Questa dinamica ha già attirato l'attenzione dei massimi organi di controllo: la Federal Trade Commission (FTC, USA) ha chiarito in più occasioni che l'uso di algoritmi condivisi per fissare i prezzi costituisce una violazione delle norme sulla concorrenza, equiparando l'algoritmo a un intermediario umano in carne ed ossa. Vale la pena notare, tuttavia, che il post originale sul blog della FTC non è più disponibile Tuttavia, dimostrare l'intento collusivo quando il "cospiratore" è una rete neurale rimane una sfida giuridica monumentale.
I rischi per le aziende
Dunque, attivare sistemi AI che gestiscono i prezzi in autonomia è possibile, ma si rischia di violare le leggi antitrust senza nemmeno saperlo. Per i manager e i decisori aziendali, ignorare questo fenomeno è pericoloso.
Le autorità non stanno a guardare: avevamo già analizzato come lo stato di New York abbia vietato specifici software di pricing nel settore immobiliare, creando un precedente legislativo che potrebbe presto espandersi ad altri settori. L'idea che l'efficienza tecnologica giustifichi qualsiasi risultato di mercato sta crollando sotto il peso delle sanzioni normative.
Inoltre, c'è un tema di fiducia. Se da un lato la trasparenza sui prezzi algoritmici può essere uno strumento di marketing, come discusso in precedenza su queste pagine, dall'altro l'opacità dei meccanismi di collusione rischia di distruggere la reputazione aziendale. Un'azienda che si affida ciecamente a fornitori terzi per il pricing dinamico potrebbe trovarsi complice di un cartello senza nemmeno saperlo, esponendosi a class action e danni d'immagine incalcolabili.

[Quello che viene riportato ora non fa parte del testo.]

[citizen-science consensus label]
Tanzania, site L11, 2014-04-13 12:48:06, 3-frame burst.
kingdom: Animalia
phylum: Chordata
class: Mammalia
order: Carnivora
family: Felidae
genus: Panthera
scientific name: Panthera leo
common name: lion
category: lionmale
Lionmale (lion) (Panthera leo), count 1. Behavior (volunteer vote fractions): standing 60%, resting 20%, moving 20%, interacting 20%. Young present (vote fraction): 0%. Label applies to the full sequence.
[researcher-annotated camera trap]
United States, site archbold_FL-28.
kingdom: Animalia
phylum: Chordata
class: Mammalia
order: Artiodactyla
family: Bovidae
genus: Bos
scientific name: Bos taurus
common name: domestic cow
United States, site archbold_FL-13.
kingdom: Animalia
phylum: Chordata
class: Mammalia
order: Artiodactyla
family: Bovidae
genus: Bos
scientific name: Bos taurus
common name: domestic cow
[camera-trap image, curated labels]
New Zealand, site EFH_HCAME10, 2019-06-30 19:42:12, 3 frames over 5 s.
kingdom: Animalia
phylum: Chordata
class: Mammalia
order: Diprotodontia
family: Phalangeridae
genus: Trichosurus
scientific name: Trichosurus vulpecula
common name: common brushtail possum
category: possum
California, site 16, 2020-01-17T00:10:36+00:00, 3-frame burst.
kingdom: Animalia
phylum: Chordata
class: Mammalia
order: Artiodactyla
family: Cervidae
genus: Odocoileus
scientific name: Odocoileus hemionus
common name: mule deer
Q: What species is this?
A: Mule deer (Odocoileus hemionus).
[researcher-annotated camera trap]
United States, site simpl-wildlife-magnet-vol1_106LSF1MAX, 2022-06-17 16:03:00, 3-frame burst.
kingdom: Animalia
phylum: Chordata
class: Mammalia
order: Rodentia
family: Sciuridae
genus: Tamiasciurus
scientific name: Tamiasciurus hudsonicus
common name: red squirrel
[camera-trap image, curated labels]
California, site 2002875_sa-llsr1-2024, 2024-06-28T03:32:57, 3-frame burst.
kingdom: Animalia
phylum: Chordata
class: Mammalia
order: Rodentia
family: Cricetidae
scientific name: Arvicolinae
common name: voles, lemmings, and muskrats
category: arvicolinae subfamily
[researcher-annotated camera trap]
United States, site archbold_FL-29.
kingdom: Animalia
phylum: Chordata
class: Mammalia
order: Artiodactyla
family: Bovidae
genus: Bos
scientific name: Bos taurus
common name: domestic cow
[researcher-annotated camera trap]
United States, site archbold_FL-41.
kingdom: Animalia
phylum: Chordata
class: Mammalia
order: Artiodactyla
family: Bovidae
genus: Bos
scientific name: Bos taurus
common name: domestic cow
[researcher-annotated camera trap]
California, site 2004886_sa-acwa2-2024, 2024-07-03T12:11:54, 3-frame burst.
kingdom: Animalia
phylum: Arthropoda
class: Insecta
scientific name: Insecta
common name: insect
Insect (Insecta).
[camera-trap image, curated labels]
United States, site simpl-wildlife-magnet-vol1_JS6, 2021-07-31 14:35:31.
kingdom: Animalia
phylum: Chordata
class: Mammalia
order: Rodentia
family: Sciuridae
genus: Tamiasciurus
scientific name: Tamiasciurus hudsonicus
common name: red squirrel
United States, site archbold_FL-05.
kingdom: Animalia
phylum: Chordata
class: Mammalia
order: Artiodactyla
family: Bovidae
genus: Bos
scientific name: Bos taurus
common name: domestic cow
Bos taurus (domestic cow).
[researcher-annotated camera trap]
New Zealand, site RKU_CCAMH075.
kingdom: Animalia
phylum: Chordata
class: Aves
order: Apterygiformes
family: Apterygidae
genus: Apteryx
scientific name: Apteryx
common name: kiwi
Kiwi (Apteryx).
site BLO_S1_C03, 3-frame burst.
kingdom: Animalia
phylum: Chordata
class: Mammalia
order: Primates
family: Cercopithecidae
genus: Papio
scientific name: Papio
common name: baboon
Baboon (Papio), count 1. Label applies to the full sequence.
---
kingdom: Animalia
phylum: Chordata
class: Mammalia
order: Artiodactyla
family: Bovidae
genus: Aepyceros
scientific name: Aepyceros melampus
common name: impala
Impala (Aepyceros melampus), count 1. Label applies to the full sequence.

Le aziende devono dunque integrare processi di auditing algoritmico che verifichino non solo l'efficienza del software, ma anche il suo comportamento "etico", o che almeno sia rispettoso delle norme vigenti. Probabilmente la compliance futura richiederà di dimostrare che l'algoritmo è stato programmato con vincoli specifici per prevenire la collusione, ribaltando l'onere della prova.
Siamo pronti ad accettare un'economia dove le decisioni critiche sul valore delle cose sono delegate a macchine che hanno imparato a ingannare il libero mercato meglio degli umani?